» Supplied data
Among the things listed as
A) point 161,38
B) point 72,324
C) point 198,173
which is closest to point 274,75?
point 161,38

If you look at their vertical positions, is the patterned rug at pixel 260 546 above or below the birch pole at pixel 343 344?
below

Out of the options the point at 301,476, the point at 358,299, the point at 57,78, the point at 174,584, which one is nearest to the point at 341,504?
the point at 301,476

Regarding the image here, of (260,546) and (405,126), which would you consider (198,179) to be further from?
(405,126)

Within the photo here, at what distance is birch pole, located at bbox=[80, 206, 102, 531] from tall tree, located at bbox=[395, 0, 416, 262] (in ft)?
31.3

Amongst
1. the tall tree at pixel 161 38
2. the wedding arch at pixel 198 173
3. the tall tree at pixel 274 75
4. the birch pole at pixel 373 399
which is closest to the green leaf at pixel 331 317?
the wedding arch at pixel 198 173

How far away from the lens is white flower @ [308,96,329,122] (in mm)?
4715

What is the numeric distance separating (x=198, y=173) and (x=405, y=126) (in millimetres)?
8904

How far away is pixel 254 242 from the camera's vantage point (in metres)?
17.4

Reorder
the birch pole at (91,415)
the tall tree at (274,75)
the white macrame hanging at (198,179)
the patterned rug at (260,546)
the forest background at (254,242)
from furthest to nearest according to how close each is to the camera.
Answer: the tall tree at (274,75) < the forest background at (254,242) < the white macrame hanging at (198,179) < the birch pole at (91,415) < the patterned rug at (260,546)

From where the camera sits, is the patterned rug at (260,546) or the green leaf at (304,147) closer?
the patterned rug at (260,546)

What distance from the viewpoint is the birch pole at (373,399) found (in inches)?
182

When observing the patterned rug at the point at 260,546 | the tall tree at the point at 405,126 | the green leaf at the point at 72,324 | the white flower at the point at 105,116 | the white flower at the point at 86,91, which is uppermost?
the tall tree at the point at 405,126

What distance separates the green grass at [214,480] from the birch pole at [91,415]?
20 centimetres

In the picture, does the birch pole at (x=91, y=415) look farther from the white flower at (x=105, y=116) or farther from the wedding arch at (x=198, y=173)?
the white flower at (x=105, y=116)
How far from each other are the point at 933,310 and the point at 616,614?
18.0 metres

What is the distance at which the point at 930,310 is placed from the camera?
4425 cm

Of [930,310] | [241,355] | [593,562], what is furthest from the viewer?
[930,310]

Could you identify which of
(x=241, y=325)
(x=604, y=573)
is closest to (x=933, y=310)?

» Task statement
Rewrite the part that opens with the line containing "What is the distance" and closes with the end of the records, requests included. Multiply every number in the answers (the distances and coordinates) by 1.9 and round to whole numbers, with halves rounded up.

» Solution to the problem
What is the distance at which the point at 930,310 is placed from the camera?
8408 cm

Of [930,310] | [241,355] | [593,562], what is furthest from the viewer?
[1767,589]

Could you identify which of
(x=241, y=325)
(x=604, y=573)
is closest to (x=933, y=310)?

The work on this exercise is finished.